Recorded information:
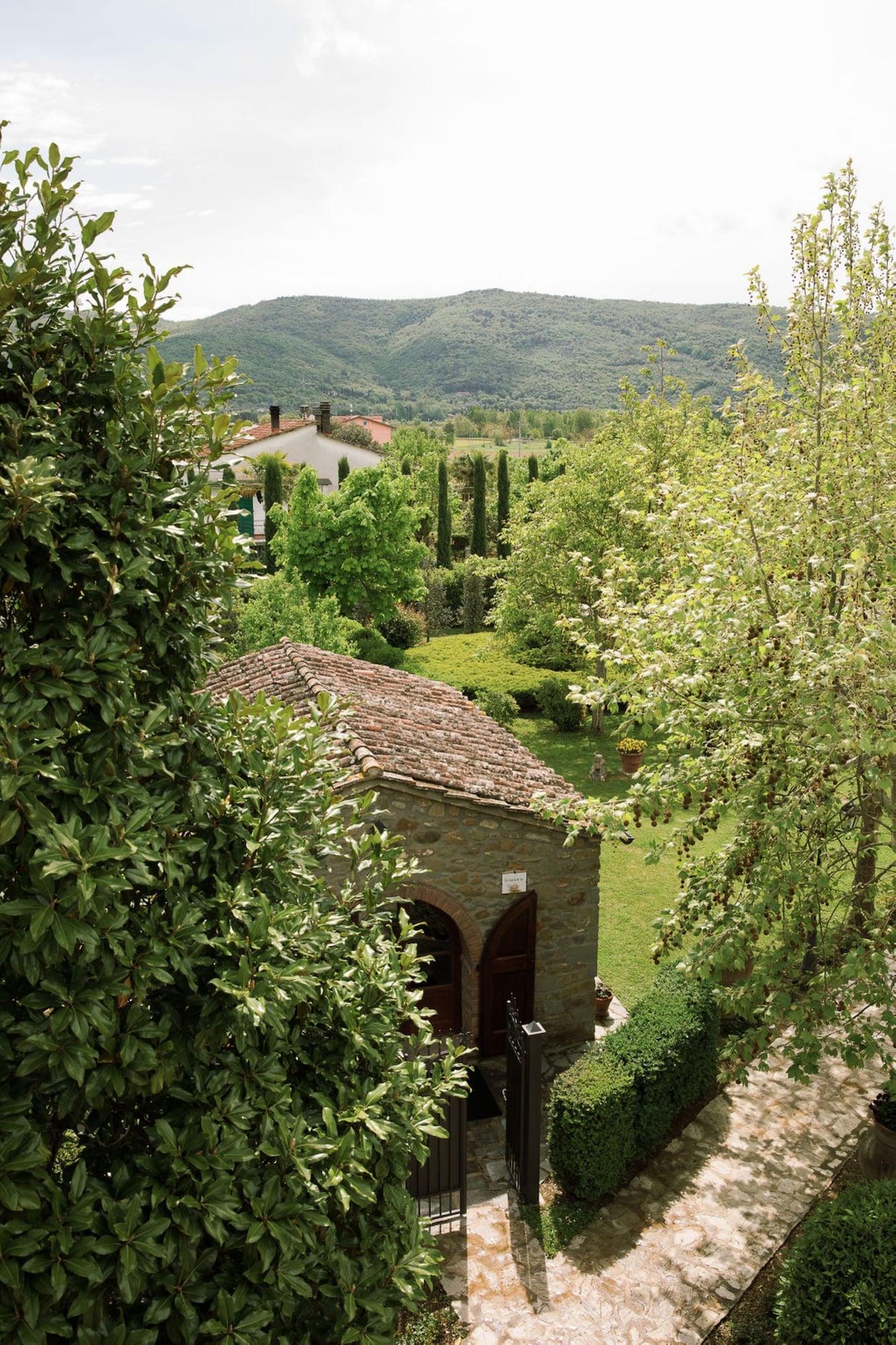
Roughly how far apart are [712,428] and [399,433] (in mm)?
31198

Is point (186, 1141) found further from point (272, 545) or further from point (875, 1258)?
point (272, 545)

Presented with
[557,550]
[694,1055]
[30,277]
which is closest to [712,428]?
[557,550]

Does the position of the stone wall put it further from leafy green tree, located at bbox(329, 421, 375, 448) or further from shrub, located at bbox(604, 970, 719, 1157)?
leafy green tree, located at bbox(329, 421, 375, 448)

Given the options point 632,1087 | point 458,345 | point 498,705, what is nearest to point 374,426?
point 498,705

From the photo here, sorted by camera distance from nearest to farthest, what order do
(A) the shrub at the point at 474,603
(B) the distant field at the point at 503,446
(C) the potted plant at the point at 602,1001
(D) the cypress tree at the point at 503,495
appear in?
(C) the potted plant at the point at 602,1001 → (A) the shrub at the point at 474,603 → (D) the cypress tree at the point at 503,495 → (B) the distant field at the point at 503,446

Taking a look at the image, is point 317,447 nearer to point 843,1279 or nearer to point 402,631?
point 402,631

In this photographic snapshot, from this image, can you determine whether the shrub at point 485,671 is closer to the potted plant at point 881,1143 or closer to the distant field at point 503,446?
the potted plant at point 881,1143

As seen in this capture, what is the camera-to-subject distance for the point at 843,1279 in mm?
6031

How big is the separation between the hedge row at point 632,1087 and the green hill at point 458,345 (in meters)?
108

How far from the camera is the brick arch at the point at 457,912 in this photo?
9703 mm

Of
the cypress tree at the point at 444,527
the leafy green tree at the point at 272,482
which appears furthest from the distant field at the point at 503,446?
the leafy green tree at the point at 272,482

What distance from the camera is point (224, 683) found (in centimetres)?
1330

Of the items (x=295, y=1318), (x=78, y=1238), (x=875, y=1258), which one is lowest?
(x=875, y=1258)

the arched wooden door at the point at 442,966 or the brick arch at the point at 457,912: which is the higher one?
the brick arch at the point at 457,912
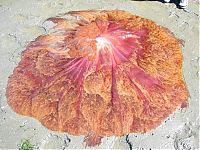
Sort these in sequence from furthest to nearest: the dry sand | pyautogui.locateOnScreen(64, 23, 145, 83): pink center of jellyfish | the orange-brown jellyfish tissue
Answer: pyautogui.locateOnScreen(64, 23, 145, 83): pink center of jellyfish → the orange-brown jellyfish tissue → the dry sand

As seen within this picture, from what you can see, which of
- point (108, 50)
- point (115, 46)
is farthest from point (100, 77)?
point (115, 46)

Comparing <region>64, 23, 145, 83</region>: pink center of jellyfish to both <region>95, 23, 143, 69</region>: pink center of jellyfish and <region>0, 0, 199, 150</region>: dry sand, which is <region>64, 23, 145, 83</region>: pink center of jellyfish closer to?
<region>95, 23, 143, 69</region>: pink center of jellyfish

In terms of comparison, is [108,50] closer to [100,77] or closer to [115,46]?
[115,46]

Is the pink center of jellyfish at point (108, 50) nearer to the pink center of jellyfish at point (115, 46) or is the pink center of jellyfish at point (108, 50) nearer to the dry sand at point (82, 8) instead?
the pink center of jellyfish at point (115, 46)

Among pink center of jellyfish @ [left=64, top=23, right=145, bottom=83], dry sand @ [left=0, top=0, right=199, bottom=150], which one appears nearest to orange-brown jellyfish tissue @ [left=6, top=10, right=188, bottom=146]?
pink center of jellyfish @ [left=64, top=23, right=145, bottom=83]

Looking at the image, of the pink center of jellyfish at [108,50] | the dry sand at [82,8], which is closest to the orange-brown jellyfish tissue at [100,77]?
the pink center of jellyfish at [108,50]
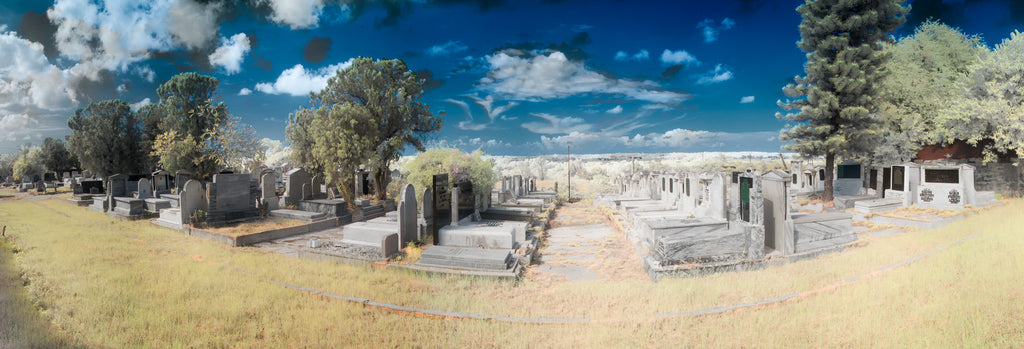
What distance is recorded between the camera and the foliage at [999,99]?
12383 millimetres

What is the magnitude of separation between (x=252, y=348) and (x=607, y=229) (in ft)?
32.6

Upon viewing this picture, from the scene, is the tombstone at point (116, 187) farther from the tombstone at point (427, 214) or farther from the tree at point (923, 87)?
the tree at point (923, 87)

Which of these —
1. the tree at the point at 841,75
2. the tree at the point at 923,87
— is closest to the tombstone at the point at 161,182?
the tree at the point at 841,75

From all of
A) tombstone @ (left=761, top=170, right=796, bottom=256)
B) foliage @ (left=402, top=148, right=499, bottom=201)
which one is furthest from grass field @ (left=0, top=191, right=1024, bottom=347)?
foliage @ (left=402, top=148, right=499, bottom=201)

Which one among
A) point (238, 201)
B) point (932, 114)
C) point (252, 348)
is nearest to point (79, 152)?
point (238, 201)

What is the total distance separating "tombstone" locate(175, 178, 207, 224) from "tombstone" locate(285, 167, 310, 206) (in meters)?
2.63

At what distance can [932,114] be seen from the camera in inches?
648

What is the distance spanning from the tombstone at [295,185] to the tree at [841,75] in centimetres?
1894

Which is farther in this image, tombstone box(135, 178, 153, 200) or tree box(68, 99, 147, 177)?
tree box(68, 99, 147, 177)

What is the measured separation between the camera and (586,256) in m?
8.09

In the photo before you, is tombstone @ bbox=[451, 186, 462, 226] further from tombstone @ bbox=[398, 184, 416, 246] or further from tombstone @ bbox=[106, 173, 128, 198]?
tombstone @ bbox=[106, 173, 128, 198]

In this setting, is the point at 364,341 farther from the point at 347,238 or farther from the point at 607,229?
the point at 607,229

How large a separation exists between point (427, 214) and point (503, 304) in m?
4.61

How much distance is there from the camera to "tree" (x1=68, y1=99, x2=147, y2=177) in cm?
2339
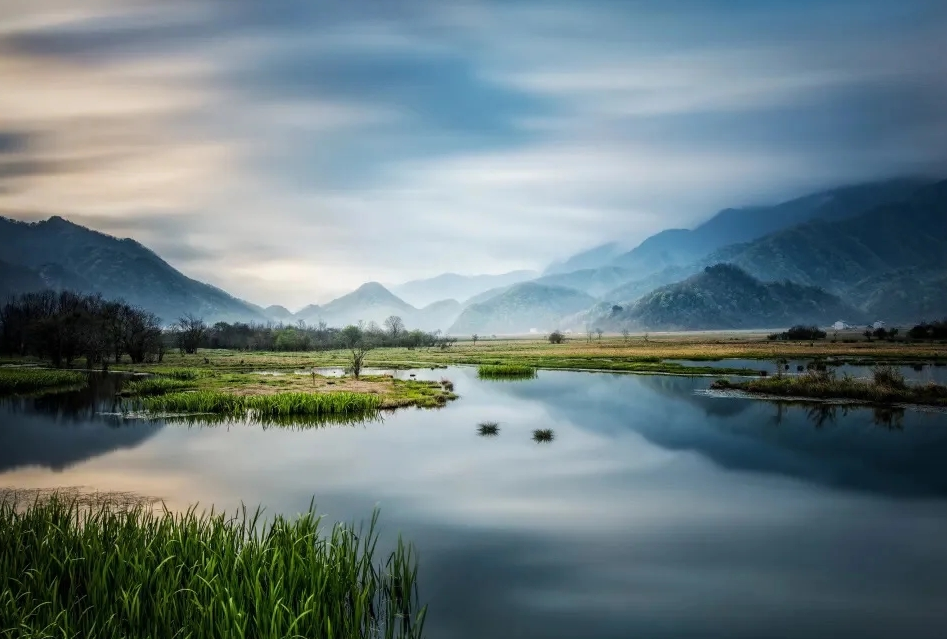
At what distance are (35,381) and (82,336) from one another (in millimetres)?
28479

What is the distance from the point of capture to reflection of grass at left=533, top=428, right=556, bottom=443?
3105 centimetres

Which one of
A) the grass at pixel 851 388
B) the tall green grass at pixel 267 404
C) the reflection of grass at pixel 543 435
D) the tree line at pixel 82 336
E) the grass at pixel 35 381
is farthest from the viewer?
the tree line at pixel 82 336

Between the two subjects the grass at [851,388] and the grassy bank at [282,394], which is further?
the grass at [851,388]

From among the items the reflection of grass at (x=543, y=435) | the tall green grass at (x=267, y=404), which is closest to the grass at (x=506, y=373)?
the tall green grass at (x=267, y=404)

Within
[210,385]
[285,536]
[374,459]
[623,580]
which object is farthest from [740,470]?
[210,385]

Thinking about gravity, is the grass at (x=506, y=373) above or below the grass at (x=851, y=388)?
below

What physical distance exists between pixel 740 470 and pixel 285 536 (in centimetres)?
1980

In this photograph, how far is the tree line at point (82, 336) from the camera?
249 ft

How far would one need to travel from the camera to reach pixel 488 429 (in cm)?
3256

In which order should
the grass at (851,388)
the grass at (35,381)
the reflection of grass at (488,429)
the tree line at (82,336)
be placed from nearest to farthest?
the reflection of grass at (488,429) < the grass at (851,388) < the grass at (35,381) < the tree line at (82,336)

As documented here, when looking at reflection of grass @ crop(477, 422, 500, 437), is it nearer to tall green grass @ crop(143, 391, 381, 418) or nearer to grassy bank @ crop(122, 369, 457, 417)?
tall green grass @ crop(143, 391, 381, 418)

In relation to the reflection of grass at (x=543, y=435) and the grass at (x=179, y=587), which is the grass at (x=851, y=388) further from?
the grass at (x=179, y=587)

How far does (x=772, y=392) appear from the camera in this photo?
4494 centimetres

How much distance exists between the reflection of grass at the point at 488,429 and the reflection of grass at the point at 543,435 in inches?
84.2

Job:
Repeat the material verbatim. Do not carry over any picture.

Result below:
Roughly how far apart are [712,428] and [399,433] (in mm)?
31198

Is point (186, 1141) found further from point (272, 545) or further from point (875, 1258)?
point (272, 545)

Presented with
[557,550]
[694,1055]
[30,277]
which is closest to [712,428]?
[557,550]

Does the position of the stone wall put it further from leafy green tree, located at bbox(329, 421, 375, 448) or further from shrub, located at bbox(604, 970, 719, 1157)?
leafy green tree, located at bbox(329, 421, 375, 448)

Given the options point 632,1087 | point 458,345 | point 498,705, what is nearest to point 374,426?
point 498,705

From the photo here, sorted by camera distance from nearest to farthest, what order do
(A) the shrub at the point at 474,603
(B) the distant field at the point at 503,446
(C) the potted plant at the point at 602,1001
(D) the cypress tree at the point at 503,495
appear in?
(C) the potted plant at the point at 602,1001 → (A) the shrub at the point at 474,603 → (D) the cypress tree at the point at 503,495 → (B) the distant field at the point at 503,446

Taking a look at the image, is point 317,447 nearer to point 843,1279 or nearer to point 402,631?
point 402,631

In this photographic snapshot, from this image, can you determine whether the shrub at point 485,671 is closer to the potted plant at point 881,1143 or closer to the distant field at point 503,446?
the potted plant at point 881,1143

As seen in this capture, what is the camera-to-subject distance for the point at 843,1279 in mm?
6031

How big is the separation between the hedge row at point 632,1087 and the green hill at point 458,345 (in meters)?
108

How far from the camera is the brick arch at the point at 457,912 in this photo?
9703 mm

Of
the cypress tree at the point at 444,527
the leafy green tree at the point at 272,482
which appears furthest from the distant field at the point at 503,446?
the leafy green tree at the point at 272,482

What distance from the camera is point (224, 683) found (in centimetres)?
1330

Of the items (x=295, y=1318), (x=78, y=1238), (x=875, y=1258), which one is lowest?
(x=875, y=1258)

the arched wooden door at the point at 442,966 or the brick arch at the point at 457,912: which is the higher one?
the brick arch at the point at 457,912
Sort these in sequence from furthest to nearest: the dry sand | pyautogui.locateOnScreen(64, 23, 145, 83): pink center of jellyfish | the orange-brown jellyfish tissue
Answer: pyautogui.locateOnScreen(64, 23, 145, 83): pink center of jellyfish → the orange-brown jellyfish tissue → the dry sand

As seen within this picture, from what you can see, which of
- point (108, 50)
- point (115, 46)
is farthest from point (100, 77)?
point (115, 46)

Comparing <region>64, 23, 145, 83</region>: pink center of jellyfish to both <region>95, 23, 143, 69</region>: pink center of jellyfish and <region>0, 0, 199, 150</region>: dry sand, which is <region>64, 23, 145, 83</region>: pink center of jellyfish closer to?
<region>95, 23, 143, 69</region>: pink center of jellyfish

In terms of comparison, is [108,50] closer to [100,77] or closer to [115,46]?
[115,46]

Is the pink center of jellyfish at point (108, 50) nearer to the pink center of jellyfish at point (115, 46) or is the pink center of jellyfish at point (108, 50) nearer to the dry sand at point (82, 8) instead?
the pink center of jellyfish at point (115, 46)

Among pink center of jellyfish @ [left=64, top=23, right=145, bottom=83], dry sand @ [left=0, top=0, right=199, bottom=150], which one appears nearest to orange-brown jellyfish tissue @ [left=6, top=10, right=188, bottom=146]?
pink center of jellyfish @ [left=64, top=23, right=145, bottom=83]

Looking at the image, of the pink center of jellyfish at [108,50] | the dry sand at [82,8], which is closest to the orange-brown jellyfish tissue at [100,77]?
the pink center of jellyfish at [108,50]
What distance is recorded between the camera and the foliage at [999,99]?
12383 millimetres

What is the magnitude of separation between (x=252, y=348) and (x=607, y=229) (in ft)?
32.6

Upon viewing this picture, from the scene, is the tombstone at point (116, 187) farther from the tombstone at point (427, 214) or farther from the tree at point (923, 87)?
the tree at point (923, 87)

Which of these —
1. the tree at the point at 841,75
2. the tree at the point at 923,87
— is closest to the tombstone at the point at 161,182?
the tree at the point at 841,75

From all of
A) tombstone @ (left=761, top=170, right=796, bottom=256)
B) foliage @ (left=402, top=148, right=499, bottom=201)
which one is furthest from grass field @ (left=0, top=191, right=1024, bottom=347)?
foliage @ (left=402, top=148, right=499, bottom=201)

Which one among
A) point (238, 201)
B) point (932, 114)
C) point (252, 348)
is nearest to point (79, 152)?
point (238, 201)

What is the total distance separating "tombstone" locate(175, 178, 207, 224) from "tombstone" locate(285, 167, 310, 206) (in meters)?
2.63

At what distance can [932,114] be seen from the camera in inches?
648

What is the distance spanning from the tombstone at [295,185] to the tree at [841,75] in centimetres?
1894

Which is farther in this image, tombstone box(135, 178, 153, 200) or tree box(68, 99, 147, 177)?
tree box(68, 99, 147, 177)

What is the measured separation between the camera and (586,256) in m?
8.09

In the photo before you, is tombstone @ bbox=[451, 186, 462, 226] further from tombstone @ bbox=[398, 184, 416, 246] or further from tombstone @ bbox=[106, 173, 128, 198]?
tombstone @ bbox=[106, 173, 128, 198]

In this setting, is the point at 364,341 farther from the point at 347,238 or farther from the point at 607,229?
the point at 607,229

How large a separation exists between point (427, 214) and point (503, 304) in m?
4.61

How much distance is there from the camera to "tree" (x1=68, y1=99, x2=147, y2=177) in cm?
2339
At what distance are (35,381) and (82,336) from one another (in millimetres)?
28479

What is the distance from the point of capture to reflection of grass at left=533, top=428, right=556, bottom=443?
3105 centimetres

Which one of
A) the grass at pixel 851 388
B) the tall green grass at pixel 267 404
C) the reflection of grass at pixel 543 435
D) the tree line at pixel 82 336
E) the grass at pixel 35 381
is farthest from the viewer?
the tree line at pixel 82 336

Between the two subjects the grass at [851,388] and the grassy bank at [282,394], which is further?
the grass at [851,388]

From among the items the reflection of grass at (x=543, y=435) | the tall green grass at (x=267, y=404), which is closest to the grass at (x=506, y=373)?
the tall green grass at (x=267, y=404)

Within
[210,385]
[285,536]
[374,459]
[623,580]
which object is farthest from [740,470]?
[210,385]

Thinking about gravity, is the grass at (x=506, y=373) above or below the grass at (x=851, y=388)?
below

What physical distance exists between pixel 740 470 and pixel 285 536 (in centimetres)?
1980

In this photograph, how far is the tree line at point (82, 336) from the camera?
249 ft

How far would one need to travel from the camera to reach pixel 488 429 (in cm)?
3256

In which order should
the grass at (851,388)
the grass at (35,381)
the reflection of grass at (488,429)
the tree line at (82,336)
be placed from nearest to farthest?
the reflection of grass at (488,429) < the grass at (851,388) < the grass at (35,381) < the tree line at (82,336)

As documented here, when looking at reflection of grass @ crop(477, 422, 500, 437), is it nearer to tall green grass @ crop(143, 391, 381, 418) or nearer to grassy bank @ crop(122, 369, 457, 417)?
tall green grass @ crop(143, 391, 381, 418)

In relation to the reflection of grass at (x=543, y=435) and the grass at (x=179, y=587), which is the grass at (x=851, y=388) further from?
the grass at (x=179, y=587)

How far does (x=772, y=392) appear from the camera in this photo?
4494 centimetres

How much distance exists between the reflection of grass at the point at 488,429 and the reflection of grass at the point at 543,435 in inches?
84.2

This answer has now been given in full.